- **Problem statement**: Reproduce word for word every line from the one containing "Residen Militaría Chaleco" to the final line of the data below; omit the pictures.

Start of Data section

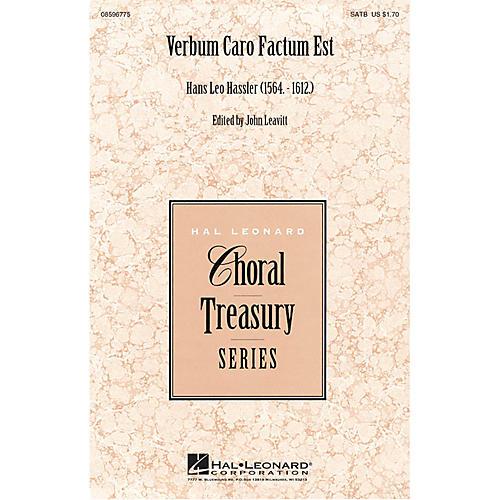 Hal Leonard Verbum Caro Factum Est SSATTB A Cappella composed by Hans Leo Hassler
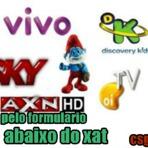 diHITT & Você - servidor cs para claro tv  e sky teste gratis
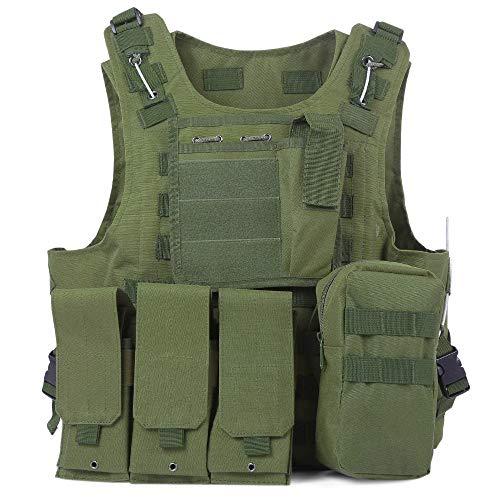 Residen Militaría Chaleco Tactico Porta Placa Militar Sistema Molle Uso Rudo (Verde)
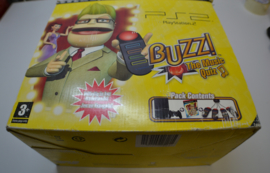 Playstation 2 Slim - Buzz the music Quiz Pack (BOXED)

End of Data section

- **Answer box**:
 Residen Militaría Chaleco Tactico Porta Placa Militar Sistema Molle Uso Rudo (Verde)
 Playstation 2 Slim - Buzz the music Quiz Pack (BOXED)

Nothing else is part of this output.